[SELECTED EXCERPT]
########

As part of your analysis,
you want to include some parametric models for comparison with the
decision trees that you
built in Build Decision Trees. Because it is familiar to the management of your organization,
you have decided to include a logistic regression as
one of the parametric models.
To use the Regression
node to fit a logistic regression model:
-
Select the
Model tab on the Toolbar.
-
Select the Regression
node icon. Drag the node into the Diagram Workspace.
-
Connect the Transform
Variables node to the Regression node.
-
To examine histograms
of the imputed and transformed input variables, right-click the Regression
node and select
Update. In the diagram workspace,
select the Regression node. In the Properties Panel, scroll down to
view the Train properties, and click on the ellipses that represent
the value of
Variables. The
Variables
— Reg window appears.
-
Select all variables
that have the prefix LG10_. Click
Explore.
The
Explore window appears.
You can select a bar
in any histogram, and the observations that are in that bucket are
highlighted in the EMWS.Trans_TRAIN data set window and in the other
histograms. Close the
Explore window to return
to the
Variables - Reg window.
-
(Optional) You can explore
the histograms of other input variables.
-
Close the
Variables - Reg window.

########

[EXTRACTED ENTRIES]
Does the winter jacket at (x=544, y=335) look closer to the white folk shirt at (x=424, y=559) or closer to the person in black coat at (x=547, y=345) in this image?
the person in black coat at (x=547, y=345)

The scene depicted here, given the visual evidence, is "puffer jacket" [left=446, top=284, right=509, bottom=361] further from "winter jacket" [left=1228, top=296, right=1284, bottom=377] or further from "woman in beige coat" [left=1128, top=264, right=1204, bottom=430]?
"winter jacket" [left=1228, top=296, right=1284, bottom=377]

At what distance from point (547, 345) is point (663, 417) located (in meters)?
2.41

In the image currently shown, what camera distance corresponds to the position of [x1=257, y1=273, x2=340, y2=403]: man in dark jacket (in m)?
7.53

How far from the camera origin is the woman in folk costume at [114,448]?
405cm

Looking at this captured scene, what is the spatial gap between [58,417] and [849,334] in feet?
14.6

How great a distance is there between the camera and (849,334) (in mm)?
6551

########

[OBJECTIVE 1]
Transcribe part of the Regression node text word for word, beginning at "As part of your" and stopping after "the Diagram Workspace.".
[OBJECTIVE 2]
Condense the paragraph of the Regression node text that opens with "As part of your analysis" into one shorter sentence that keeps its main facts.
Work only from the Regression node text, not from the records.

[RESPONSE 1]
As part of your analysis,
you want to include some parametric models for comparison with the
decision trees that you
built in Build Decision Trees. Because it is familiar to the management of your organization,
you have decided to include a logistic regression as
one of the parametric models.
To use the Regression
node to fit a logistic regression model:
-
Select the
Model tab on the Toolbar.
-
Select the Regression
node icon. Drag the node into the Diagram Workspace.

[RESPONSE 2]
For comparison with the decision trees built in Build Decision Trees, the analysis will include some parametric models, among them a logistic regression, because the organization's management is familiar with it.